Most SEO providers have seen the snippets and titles Google serves up in SERPs, but some may not have noticed that Google has changed the way it chooses what content to display when those snippets and titles appear. Evidence suggests this change stems from new ways Google developed to understand page elements and page layouts.
Google’s Choice
When search results appear after a Google query, Google now has more of a say-so about the way the URL, title and snippets appear than the page author or website owner. In the past, search engine optimisation efforts counted on Google to rely on targeted keywords, key phrases and meta data to determine the format a page takes in search results. Now, Google has the ability to insert synonyms to search words and to highlight those words in the excerpts it displays. Also, Google can choose between the actual title of a page, its meta title or content from any element of the page when it lists a title for that page as a search result. This means that the same paged could have multiple titles in SERPs depending on the search query.
Google will create its own title for a page if it thinks it can more accurately reflect the relevance of a page to a search query. Google has referred to this new capability in its blog and has reported that its own dynamically-created titles often produce higher clilckthrough rates than the organic titles a page bears. This means that if an author or developer forgets to assign a title tag to a post, Google will take up the slack.

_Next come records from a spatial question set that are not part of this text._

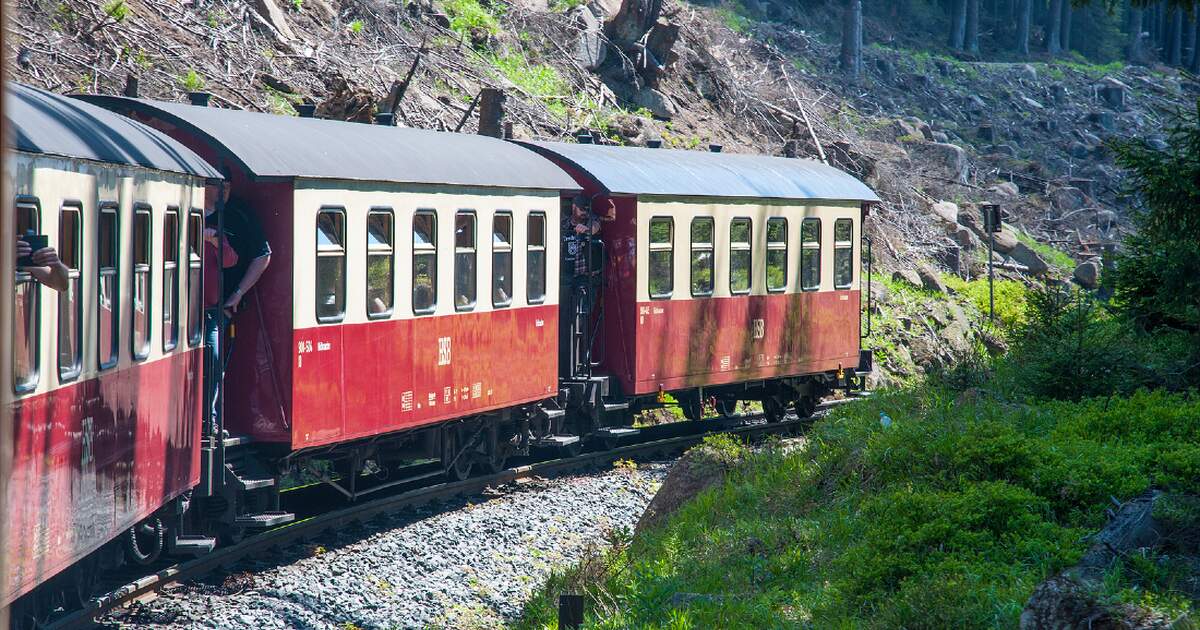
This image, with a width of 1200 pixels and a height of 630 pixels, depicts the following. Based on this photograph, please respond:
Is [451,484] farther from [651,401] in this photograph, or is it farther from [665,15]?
[665,15]

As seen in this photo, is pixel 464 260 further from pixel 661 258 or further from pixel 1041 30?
pixel 1041 30

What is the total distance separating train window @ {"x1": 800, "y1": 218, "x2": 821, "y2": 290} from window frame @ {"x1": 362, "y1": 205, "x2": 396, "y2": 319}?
7.95 meters

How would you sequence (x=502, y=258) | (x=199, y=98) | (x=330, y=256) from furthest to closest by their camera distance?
1. (x=502, y=258)
2. (x=199, y=98)
3. (x=330, y=256)

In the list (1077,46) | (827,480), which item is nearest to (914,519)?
(827,480)

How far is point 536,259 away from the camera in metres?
14.5

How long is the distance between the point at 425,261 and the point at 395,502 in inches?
92.9

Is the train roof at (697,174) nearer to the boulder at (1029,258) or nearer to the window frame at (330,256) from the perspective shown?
the window frame at (330,256)

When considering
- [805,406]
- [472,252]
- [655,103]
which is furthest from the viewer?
[655,103]

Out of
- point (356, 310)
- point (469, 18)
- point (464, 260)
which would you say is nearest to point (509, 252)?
point (464, 260)

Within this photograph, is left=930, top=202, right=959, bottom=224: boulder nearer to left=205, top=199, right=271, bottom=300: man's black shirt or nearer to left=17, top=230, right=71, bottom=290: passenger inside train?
left=205, top=199, right=271, bottom=300: man's black shirt

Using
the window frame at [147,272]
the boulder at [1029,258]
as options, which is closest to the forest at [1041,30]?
the boulder at [1029,258]

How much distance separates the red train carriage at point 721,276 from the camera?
52.1 feet

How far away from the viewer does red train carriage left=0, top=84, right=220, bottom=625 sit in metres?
6.78

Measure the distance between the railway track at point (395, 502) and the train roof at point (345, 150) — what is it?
3.00 m
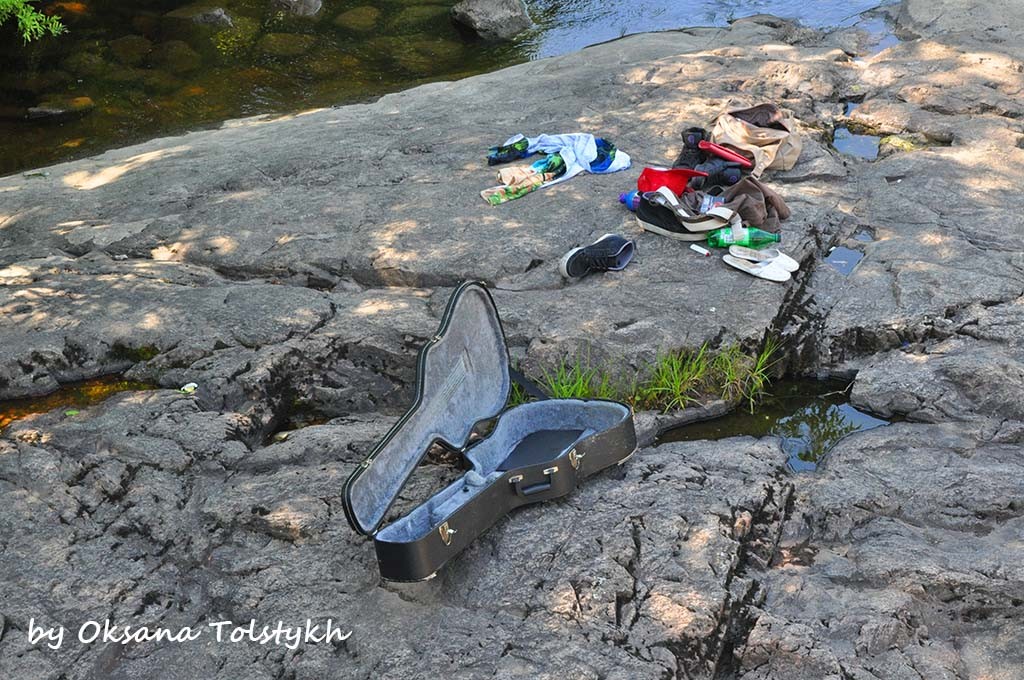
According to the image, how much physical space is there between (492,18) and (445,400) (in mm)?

Google can also compensate for times when content creators add low-quality titles to their pages.
Page Structure and SERP Content
According to information from Google, the company attributes to its changes in the way it displays content in SERPs based on an improved ability to understand Web page elements. This has steered Google away from header and menu content toward content contained in side a Web page when it decides what previews to show Google users.
Google’s patent pertaining to this practice suggests the search engine weighs the position of a page within SERPs and the content of its original snippet as part of the criteria it uses to decide whether to rewrite titles or present extended snippets in search results. In the end, Google is now more flexible in the way it matches online content to user search queries and attempts to display search results in a way that emphasizes relevance.
How This Affects SEO Australia
SEO companies should not rely solely on meta information as a way to provide Google with alternate ways to match content with queries. Now, everything is on the table including URLs, ALT tags and headings. The challenge for every SEO company is to make sure every client page has enough variety within page elements to offer Google many alternate ways to express relevance within its SERPs.